春から初夏は新たな出合いの季節。新たに始めた取り組みが軌道に乗ったという人も多いだろう。「キャンパる」編集部にも新たな仲間が続々と加わり、活気が増している。学生記者を志望し入会した3人に、「今、思うこと」をつづってもらった。
座右の銘は心・夢・運
人について深く知りたい時、私は決まってその人に座右の銘を聞く。何がその人に影響を与え、どうしてその言葉を選んだのか。ここに至るまでの出来事、影響を受けた書籍、出会いなどが垣間見える。まるでその人を映す鏡のようだ。
私の座右の銘は「心・夢・運」だ。元横綱の白鵬関の言葉で、「心で頑張って夢をつかむ。それには運も必要だから」という意味が込められているそうだ。相撲が好きでテレビ中継を見ていた幼少の私にとって、圧倒的な強さを誇った横綱はヒーローさながらだった。
「努力したからといって必ずしも報われない」とも取れる横綱の言葉は、どこか現実的な重みがある。運を手繰り寄せるにはどうすればいいのだろうと、最近は考える機会が増えた。ようやく将来の夢が決まった私にとって、狭き就活の門をくぐるには運が不可欠だからだ。
ここで書く努力を重ね、記事が誰かの目に留まれば、思わぬ出会いをもたらすかもしれない。そんな運の巡り合わせを楽しみに私は今日も筆を走らせる。【東洋大・今井琉生】
多様な人生知りたい
どんな人生を送りたいか? 今年から就職活動が始まるにあたり、そんなことを考える。私は、ささやかでも楽しく健康的な人生を送りたい。そう思うようになったきっかけがある。
昨年の7月、数人の学生で農家のお宅に泊まり、1週間衣食住を共にしながら農作業を経験する授業を履修した。私は長野県飯綱町で民宿と農家を営む、80代のご夫婦にお世話になった。滞在中、1日に5時間ほどタマネギやニンニクの下処理、トマトや枝豆の収穫をした。
ホスト役のご夫婦は東京暮らしだったが、ご主人が50歳の時、飯綱町に移住した。人生の残りを、好きなことを仕事にして楽しく過ごしたいと思ったからだという。奥さんは山菜採りが生きがいだ。腰が痛いことも忘れて夢中になるらしい。

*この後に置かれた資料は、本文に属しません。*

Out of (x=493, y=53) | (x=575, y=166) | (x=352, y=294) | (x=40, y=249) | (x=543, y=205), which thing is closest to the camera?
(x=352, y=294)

私自身も汗を流して、自分で収穫した野菜を調理することの楽しさを知った。もっと多くの人と出会って、多様な生き方を知りたいと思った。学生記者という立場を大いに活用し、充実した学生生活を送り、実りある人生を歩むきっかけをつかみたい。【明治大・佐藤梨夏】
芯のある「柔軟さ」を
私は親の転勤と留学で8年間、海外3カ国で生活した。住む国が変わる度、現地の文化や価値観に適応して暮らした。
中国の小学校では中国語で漢詩を暗唱し、アメリカの中学校ではおやつをほおばりながら同級生と議論した。高校入学時に日本に帰国して以降、協調性や謙虚な姿勢などが重視される日本社会にも、自分なりに適応してきたつもりだ。そんな柔軟性は私の強みだと思う一方、本当の自分を見失いそうになることもある。
例えば、海外生活で培った主張する力や強気さは、日本社会に適応したいあまりに薄れてしまった気がする。先週、カナダ人観光客とパフェを食べた時も、相手の声量と体の大きさに圧倒されて、発言をためらってしまった。
最近は、どんな環境でもブレない軸を持つ人への憧れが募ってやまない。柔軟でありつつも周囲の変化に惑わされず、確固たる芯を持つような、しなやかさと強さを備えた人になりたい。